Task list —
(A) In the forum thread, starting at "Alden Shell Tassels" and ending at "to separate .", write the passage out again with "Allen Edmonds" substituted for "Alden".
(B) Echo the lines of the records verbatim, starting at the line containing "From what the photograph reveals, among" and ending at the end of the records, both ends included.

Selected extract —
....................
OF, I feel the same way about holiday ties - that's a beautiful one. 

LFed, handsome looking new shoes.


----------



## WillBarrett (Feb 18, 2012)

Wish there was a way I could wear a tie at Thanksgiving without drawing the ire of the rest of the family, my darling wife excepted.


----------



## orange fury (Dec 8, 2013)

WillBarrett said:


> Wish there was a way I could wear a tie at Thanksgiving without drawing the ire of the rest of the family, my darling wife excepted.


Oh I fully expect to draw the ire of certain parties at thanksgiving, but you probably guess how great my concern is lol. Honestly I think my family has come to expect it at least.

besides, that's my birthday, they can deal lol.


----------



## orange fury (Dec 8, 2013)

Another new tie in time for fall, vintage Lands' End this time:
https://s276.photobucket.com/user/o...9-4554-8FD6-07408AAC2B82_zps9xex5nm0.jpg.html


----------



## Pentheos (Jun 30, 2008)

For me, 3 BB OCBDs (white, pink, blue-white u. stripe) and a Seiko SKX009 on rubber.


----------



## Nobleprofessor (Jul 18, 2014)

Footjoy Tassel loafers:

URL=https://s1382.photobucket.com/user/dhsnook/media/Mobile%20Uploads/image_zpsb35659e3.j[/URL]

I love these shoes! And I should because I think this makes 4 pair. I really need to find these in other colors. I would really like Burgundy, brown, cognac, etc. Anything other than black. Still I love them. Got them off the 'bay for a song at least compared to what these often sell for.

if anyone has these in 11.5C or 11.5D in a color other than black, please let me know. I'm a buyer!


----------



## Nobleprofessor (Jul 18, 2014)

My other purchase this month:

Alden Shell Tassels 



They look pretty good after some serious brushing and elbow grease. The picture makes them look darker than they are. The almost look like cigar brown. These are also the shoes that have caused me such a dilemma about whether to have Alden restore them. They have a soft spot in the sole and the welt is cracked in one spot and starting to separate .


----------



## orange fury (Dec 8, 2013)

You guys are awful, awful influences. Why? Because these showed up on my doorstep tonight:

https://s276.photobucket.com/user/o...B-4C01-82CC-38A20FB4FF02_zpsbzj3l1yo.jpg.html

got these during the 3/$220 sale and used the double corporate discount to get them at $180 after tax/shipping. They're the Extra Slim fit in 15x34- the two problems I have with them are that they fit flawlessly, and now I don't want to buy an OCBD from anyone else ever again.

So thanks for giving me a taste for expensive shirts :tongue2:. Looks like I'll be waiting with bated breath for the 4/$200 deal...


----------



## Spin Evans (Feb 2, 2013)

Welcome to the dark side!


----------



## Duvel (Mar 16, 2014)

Bra ha ha!!!

But I know what you mean. Once you go Brooks...


----------



## Fading Fast (Aug 22, 2012)

Just the feel of the fabric out of the bag makes it worthwhile, as well as, that perfect BB OCBD blue. I didn't buy this round, but I thought they were 3 for $180 for everyone, cause I checked, looked in my closet and said "no, I have too many already," but would have sworn the price was 3 for $180 on sale before any corporate discounts?
....................
Materials provided —
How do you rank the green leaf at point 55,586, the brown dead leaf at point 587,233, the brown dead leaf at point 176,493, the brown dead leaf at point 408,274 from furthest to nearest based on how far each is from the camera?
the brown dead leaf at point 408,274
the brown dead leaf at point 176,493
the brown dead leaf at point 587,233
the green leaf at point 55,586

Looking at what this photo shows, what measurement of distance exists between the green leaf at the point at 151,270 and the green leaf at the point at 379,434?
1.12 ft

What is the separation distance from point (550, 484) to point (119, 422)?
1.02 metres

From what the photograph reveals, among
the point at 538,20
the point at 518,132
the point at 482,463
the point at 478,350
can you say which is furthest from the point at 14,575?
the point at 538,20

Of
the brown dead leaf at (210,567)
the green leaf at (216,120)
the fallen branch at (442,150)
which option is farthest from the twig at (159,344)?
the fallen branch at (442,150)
....................
Responses for each task —
(A)
Allen Edmonds Shell Tassels 



They look pretty good after some serious brushing and elbow grease. The picture makes them look darker than they are. The almost look like cigar brown. These are also the shoes that have caused me such a dilemma about whether to have Allen Edmonds restore them. They have a soft spot in the sole and the welt is cracked in one spot and starting to separate .

(B)
From what the photograph reveals, among
the point at 538,20
the point at 518,132
the point at 482,463
the point at 478,350
can you say which is furthest from the point at 14,575?
the point at 538,20

Of
the brown dead leaf at (210,567)
the green leaf at (216,120)
the fallen branch at (442,150)
which option is farthest from the twig at (159,344)?
the fallen branch at (442,150)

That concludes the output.